Che tristezza queste donne le quali ritengono che la famiglia ed i figli siano incompatibili con il lavoro a tutti i livelli professionali e poi lamentano che sussidi ed aiuti previsti nella legge di bilancio siano inadeguati a chi deve sostenere gli oneri dei figli. Evidente contraddizione di una sinistra da sempre abituata a trascurare i grandi temi popolari, dalla identità nazionale ai servizi che sono predisposti per la società e, pertanto, per le famiglie, come la scuola, la sanità, gli sport, il tempo libero.
Antistoriche le sinistre come quando affidano alla penna di Francesca Fagnani su La Stampa l’illustrazione della tesi che fare figli “è una scelta e non una missione”, come se i due concetti fossero in contraddizione, perché evidentemente la scelta e un’opzione tra valori certamente conciliabili, come molte hanno dimostrato di saper conciliare. E viene spontaneo il riferimento ad Ursula von Der Leyen, Presidente della Commissione europea, ed ex ministro, che di figli ne ha ben sette. E poi cosa c’entra il riferimento alla tragedia di Giulia Cecchettin uccisa da Filippo Turetta alla vigilia del conseguimento di un titolo di studio importante per la ragazza, un traguardo culturale e professionale al quale riconosceva parte della realizzazione della propria personalità. Si vorrebbe dire, in sostanza, che esiste nella società una ostilità al lavoro femminile per cui Turetta ne sarebbe una espressione. Una evidente caduta di stile, considerato che il povero Turetta non ci stava evidentemente con la testa, incapace di capire e soprattutto di amare. Perché amare significa condividere con la persona amata le sue aspirazioni e i suoi desideri.
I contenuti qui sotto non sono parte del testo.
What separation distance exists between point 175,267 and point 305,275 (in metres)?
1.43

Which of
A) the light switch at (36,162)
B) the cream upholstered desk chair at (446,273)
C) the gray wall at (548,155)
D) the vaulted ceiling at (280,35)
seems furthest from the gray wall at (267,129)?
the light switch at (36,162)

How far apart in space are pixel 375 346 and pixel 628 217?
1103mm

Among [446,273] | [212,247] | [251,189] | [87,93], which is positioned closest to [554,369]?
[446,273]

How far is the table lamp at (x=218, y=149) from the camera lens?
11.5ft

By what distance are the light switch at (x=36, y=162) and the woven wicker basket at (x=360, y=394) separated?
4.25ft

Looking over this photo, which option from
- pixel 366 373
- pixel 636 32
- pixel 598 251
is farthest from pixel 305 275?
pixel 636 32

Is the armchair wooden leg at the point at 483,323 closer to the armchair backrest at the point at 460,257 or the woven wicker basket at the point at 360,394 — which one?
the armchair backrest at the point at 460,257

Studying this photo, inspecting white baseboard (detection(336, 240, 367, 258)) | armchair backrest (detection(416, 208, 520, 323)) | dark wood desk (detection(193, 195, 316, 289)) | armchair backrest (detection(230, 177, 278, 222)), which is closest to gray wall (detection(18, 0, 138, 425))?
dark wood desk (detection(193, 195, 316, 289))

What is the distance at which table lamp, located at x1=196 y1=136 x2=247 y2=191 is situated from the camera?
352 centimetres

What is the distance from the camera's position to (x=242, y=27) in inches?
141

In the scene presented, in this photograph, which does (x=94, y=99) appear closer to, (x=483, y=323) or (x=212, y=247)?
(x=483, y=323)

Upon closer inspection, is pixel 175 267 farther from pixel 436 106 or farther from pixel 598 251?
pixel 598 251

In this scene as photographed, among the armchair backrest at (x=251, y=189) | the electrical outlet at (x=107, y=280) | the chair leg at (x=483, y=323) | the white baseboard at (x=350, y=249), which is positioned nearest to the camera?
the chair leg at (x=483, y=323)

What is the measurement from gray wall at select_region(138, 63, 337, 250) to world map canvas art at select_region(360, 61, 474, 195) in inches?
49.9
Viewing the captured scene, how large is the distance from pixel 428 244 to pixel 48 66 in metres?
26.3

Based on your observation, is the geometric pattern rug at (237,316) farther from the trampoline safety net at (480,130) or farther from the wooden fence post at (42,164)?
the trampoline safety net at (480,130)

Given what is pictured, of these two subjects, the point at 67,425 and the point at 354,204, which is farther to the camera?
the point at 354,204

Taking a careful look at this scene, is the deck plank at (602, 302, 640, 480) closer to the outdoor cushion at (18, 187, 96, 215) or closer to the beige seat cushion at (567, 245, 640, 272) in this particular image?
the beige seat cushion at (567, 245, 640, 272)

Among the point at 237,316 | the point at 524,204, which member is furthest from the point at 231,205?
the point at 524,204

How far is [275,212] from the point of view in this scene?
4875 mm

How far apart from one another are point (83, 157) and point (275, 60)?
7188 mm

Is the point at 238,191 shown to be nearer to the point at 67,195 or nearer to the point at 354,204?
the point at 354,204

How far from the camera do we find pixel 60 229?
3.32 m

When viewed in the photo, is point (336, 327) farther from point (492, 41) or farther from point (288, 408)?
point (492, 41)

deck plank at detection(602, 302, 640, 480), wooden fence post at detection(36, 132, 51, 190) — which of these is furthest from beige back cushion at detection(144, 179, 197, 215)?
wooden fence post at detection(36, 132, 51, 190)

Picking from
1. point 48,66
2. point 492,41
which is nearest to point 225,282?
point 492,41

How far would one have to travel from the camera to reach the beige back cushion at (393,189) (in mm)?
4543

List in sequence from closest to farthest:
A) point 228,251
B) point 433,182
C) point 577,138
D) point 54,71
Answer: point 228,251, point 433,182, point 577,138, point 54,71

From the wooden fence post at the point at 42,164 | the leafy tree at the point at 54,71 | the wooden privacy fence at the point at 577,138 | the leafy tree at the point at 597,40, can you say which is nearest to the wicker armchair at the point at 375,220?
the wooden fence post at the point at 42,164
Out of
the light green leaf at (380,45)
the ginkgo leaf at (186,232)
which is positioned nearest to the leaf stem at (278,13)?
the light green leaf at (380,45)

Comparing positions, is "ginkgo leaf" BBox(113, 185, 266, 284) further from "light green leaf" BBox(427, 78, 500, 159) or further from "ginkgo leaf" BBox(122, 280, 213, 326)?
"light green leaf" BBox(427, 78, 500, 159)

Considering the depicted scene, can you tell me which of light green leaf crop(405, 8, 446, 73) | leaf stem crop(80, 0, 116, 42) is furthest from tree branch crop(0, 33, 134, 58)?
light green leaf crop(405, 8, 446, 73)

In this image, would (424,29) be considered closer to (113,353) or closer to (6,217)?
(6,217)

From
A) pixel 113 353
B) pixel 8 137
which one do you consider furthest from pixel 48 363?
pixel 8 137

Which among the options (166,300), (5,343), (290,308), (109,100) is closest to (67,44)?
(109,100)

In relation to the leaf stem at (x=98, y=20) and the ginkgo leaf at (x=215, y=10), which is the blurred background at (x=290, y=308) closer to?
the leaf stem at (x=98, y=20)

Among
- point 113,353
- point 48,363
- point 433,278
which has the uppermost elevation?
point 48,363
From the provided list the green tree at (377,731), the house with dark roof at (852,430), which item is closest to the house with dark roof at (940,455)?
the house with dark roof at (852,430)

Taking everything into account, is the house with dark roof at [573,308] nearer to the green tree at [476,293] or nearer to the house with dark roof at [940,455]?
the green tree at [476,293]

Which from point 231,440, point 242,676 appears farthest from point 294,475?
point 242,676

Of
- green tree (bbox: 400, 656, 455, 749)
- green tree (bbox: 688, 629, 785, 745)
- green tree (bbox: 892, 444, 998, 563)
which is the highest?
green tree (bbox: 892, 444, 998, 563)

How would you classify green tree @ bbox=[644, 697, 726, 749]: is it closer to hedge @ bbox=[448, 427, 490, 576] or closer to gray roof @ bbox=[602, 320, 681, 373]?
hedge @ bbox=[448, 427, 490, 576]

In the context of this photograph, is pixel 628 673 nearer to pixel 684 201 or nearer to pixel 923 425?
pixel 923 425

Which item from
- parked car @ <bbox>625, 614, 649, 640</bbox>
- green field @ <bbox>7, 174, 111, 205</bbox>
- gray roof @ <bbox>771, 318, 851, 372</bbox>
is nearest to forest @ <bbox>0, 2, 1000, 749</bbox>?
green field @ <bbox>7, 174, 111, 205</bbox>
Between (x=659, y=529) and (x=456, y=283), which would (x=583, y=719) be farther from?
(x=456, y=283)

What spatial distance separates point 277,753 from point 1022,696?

Una sinistra sempre più lontana dalla gente che non comprende, non capisce, non ne interpreta i desideri che sono per l’uomo e per la donna il completamento dei loro affetti, attraverso una persona messa al mondo con il concorso evidente e naturale di entrambi. E se obiettivamente lo Stato non viene incontro alle esigenze delle famiglie, non è un problema di Medioevo, ma di comprensione dei valori che le persone condividono. Perché se le famiglie fossero assistite adeguatamente rispetto alle esigenze del lavoro e della maternità non c’è dubbio che i problemi che si pongono femministe varie, se, come accade in altri paesi, i figli fossero considerati un investimento della società, allora con entusiasmo le persone accederebbero alla maternità, le donne felici di procreare, gli uomini orgogliosi di essere padri.